Background and objective: Although endoscopic ultrasound-guided fine needle aspiration can be helpful when combined with bronchoscopic procedures, endoscopic ultrasound-guided fine needle aspiration is not available as a conjunctive procedure with bronchoscopy at many institutions. This study evaluated the feasibility and the additional role of transoesophageal fine needle aspiration using a convex probe ultrasonic bronchoscope (EUS-B-FNA).
Methods: We analysed 84 patients who underwent EUS-B-FNA between Oct 2007 and May 2008. Bronchoscopy and/or endobronchial ultrasound-guided transbronchial needle aspiration was performed on 83 patients prior to EUS-B-FNA.
Results: EUS-B-FNA was performed on 89 lesions (1.7 aspirations/lesion) including three lung masses and 86 lymph nodes (nodal stations 1, 3P, 4L, 5, 7, 8, 9 and 10L) without complication. Sample adequacy was 95.4% for each aspiration and 100% for each lesion. Of the 89 lesions, 39 malignant lesions were confirmed by EUS-B-FNA. EUS-B-FNA provided additional diagnostic gain to bronchoscopic procedures in 16 patients (19.0%): 3 lung cancers were upstaged, 11 lung cancers were pathologically confirmed, and 2 patients were diagnosed with mediastinal metastasis from an extrathoracic malignancy.
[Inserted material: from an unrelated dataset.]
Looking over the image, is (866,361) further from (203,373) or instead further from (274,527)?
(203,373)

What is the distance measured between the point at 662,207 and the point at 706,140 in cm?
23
This gain was obtained by the sampling of inaccessible (n = 4) or difficult lesions by endobronchial ultrasound-guided transbronchial needle aspiration (n = 2) or when bronchoscopy was difficult due to dyspnoea, cough, brain metastasis or other conditions (n = 10).
Conclusions: EUS-B-FNA is a technically feasible and safe procedure, which may be an alternative to endoscopic ultrasound-guided fine needle aspiration as a procedure that complements bronchoscopy. Additional diagnostic yield can be obtained by combining EUS-B-FNA with bronchoscopic procedures.